Vossa Excelência, nobres membros do júri, eu gostaria de iniciar a minha explanação final citando um conhecido ditado, do qual eu discordo: um advogado que defende a si mesmo, tem um cliente tolo. Este conceito, quase sempre verdadeiro, não se aplica a casos como o meu, em que a inocência do réu é tão clara. Consistiria até em ato anti-ético da minha parte ocupar o tempo de algum advogado cujos talentos poderiam ser melhor utilizados em processos mais controversos.

Vamos aos fatos, então: é verdade que na tarde de 5 de novembro eu tentei envenenar minha esposa, colocando veneno de rato em sua comida. Não nego que na noite de 23 eu tenha escondido dentro de seu sapato preferido um escorpião venenoso, na esperança de que ela morresse. E confirmo que na manhã de 30 de novembro, movido pelo desespero, apelei para métodos deselegantes e atirei em minha mulher, colocando-a no estado de coma em que se encontra.

Se julgarmos um homem apenas por suas ações, eu estaria perdido. Mas sabemos que não é assim que funcionam os julgamentos em sociedades civilizadas como a nossa. Devem também ser levados em conta os motivos que levaram essa pessoa a tomar a medida de extrema censura sobre outra.

"Golconde" (1953), por René Magritte (1898-1967)
"Golconde" (1953), por René Magritte (1898-1967)

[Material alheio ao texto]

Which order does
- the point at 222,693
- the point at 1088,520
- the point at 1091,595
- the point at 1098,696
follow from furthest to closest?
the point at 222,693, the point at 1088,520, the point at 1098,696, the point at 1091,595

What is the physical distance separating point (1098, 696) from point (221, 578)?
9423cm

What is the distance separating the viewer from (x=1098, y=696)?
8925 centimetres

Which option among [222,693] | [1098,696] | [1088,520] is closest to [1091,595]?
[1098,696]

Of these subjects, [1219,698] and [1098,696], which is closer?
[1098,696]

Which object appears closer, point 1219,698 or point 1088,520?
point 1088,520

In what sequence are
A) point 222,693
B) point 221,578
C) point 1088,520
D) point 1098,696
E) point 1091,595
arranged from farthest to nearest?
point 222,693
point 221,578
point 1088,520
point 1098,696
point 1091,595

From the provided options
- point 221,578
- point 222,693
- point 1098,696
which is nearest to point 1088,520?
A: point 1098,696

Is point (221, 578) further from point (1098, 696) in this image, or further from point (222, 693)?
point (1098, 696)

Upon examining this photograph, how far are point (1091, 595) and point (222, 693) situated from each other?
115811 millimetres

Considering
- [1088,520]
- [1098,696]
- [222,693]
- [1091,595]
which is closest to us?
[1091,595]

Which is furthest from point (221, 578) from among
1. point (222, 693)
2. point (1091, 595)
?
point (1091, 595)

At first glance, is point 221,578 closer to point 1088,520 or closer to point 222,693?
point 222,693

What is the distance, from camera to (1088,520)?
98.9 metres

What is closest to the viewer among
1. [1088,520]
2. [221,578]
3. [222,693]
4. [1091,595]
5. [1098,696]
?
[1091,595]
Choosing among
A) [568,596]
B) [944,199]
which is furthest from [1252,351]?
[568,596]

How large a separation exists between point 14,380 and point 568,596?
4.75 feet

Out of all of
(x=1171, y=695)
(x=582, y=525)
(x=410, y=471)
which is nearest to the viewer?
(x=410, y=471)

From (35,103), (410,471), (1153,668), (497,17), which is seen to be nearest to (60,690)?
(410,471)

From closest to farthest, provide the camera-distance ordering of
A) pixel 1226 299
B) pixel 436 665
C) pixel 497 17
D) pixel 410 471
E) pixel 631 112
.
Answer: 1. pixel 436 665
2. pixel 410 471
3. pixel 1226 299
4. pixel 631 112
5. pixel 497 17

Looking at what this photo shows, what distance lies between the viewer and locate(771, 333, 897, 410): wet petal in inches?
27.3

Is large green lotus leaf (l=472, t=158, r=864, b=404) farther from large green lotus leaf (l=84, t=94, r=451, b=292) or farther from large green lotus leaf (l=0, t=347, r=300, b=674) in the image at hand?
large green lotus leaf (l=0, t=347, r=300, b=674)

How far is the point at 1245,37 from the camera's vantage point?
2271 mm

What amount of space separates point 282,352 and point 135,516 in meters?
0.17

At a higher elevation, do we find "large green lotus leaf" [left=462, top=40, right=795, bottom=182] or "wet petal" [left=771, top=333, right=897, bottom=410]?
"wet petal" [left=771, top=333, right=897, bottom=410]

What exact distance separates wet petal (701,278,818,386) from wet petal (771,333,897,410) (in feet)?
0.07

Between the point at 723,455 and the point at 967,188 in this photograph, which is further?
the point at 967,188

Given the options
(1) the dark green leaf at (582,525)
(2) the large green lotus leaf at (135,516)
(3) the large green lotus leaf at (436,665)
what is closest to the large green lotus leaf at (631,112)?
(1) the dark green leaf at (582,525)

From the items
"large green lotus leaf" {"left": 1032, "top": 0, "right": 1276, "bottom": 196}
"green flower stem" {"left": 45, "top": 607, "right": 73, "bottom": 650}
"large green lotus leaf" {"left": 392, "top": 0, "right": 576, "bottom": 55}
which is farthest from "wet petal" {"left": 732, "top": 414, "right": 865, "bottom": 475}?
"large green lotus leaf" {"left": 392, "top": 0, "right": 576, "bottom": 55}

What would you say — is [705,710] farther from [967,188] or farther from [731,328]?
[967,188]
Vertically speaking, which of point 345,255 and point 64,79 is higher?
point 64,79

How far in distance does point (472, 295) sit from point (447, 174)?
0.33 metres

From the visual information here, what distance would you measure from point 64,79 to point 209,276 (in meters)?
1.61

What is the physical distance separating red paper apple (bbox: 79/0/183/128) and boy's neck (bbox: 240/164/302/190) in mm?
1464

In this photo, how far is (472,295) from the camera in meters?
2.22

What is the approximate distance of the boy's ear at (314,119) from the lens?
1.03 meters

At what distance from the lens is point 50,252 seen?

É nisto que reside a minha confiança na absolvição, nobres senhores. Na certeza de que o que fiz foi um ato de legítima defesa, que qualquer um nesta sala teria perpetrado se se visse na situação desesperadora em que me encontrei. Defesa não da minha vida, entendam, mas de minha obra.

Será necessário voltarmos no tempo, agora, até antes de meu casamento com essa filistéia, e repetir, de maneira compacta e cronológica, fatos esparsos que foram citados ao longo deste julgamento, para que os senhores possam ter uma visão geral de minha tragédia.

Conheci essa senhora logo após o lançamento de meu primeiro livro, trinta anos atrás, quando o sucesso de que desfruto hoje era apenas um arrogante sonho. Notem, por favor, que foi ela que me procurou, fascinada com meu estilo incisivo e na esperança — que se concretizou — de que o autor fosse tão penetrante quanto.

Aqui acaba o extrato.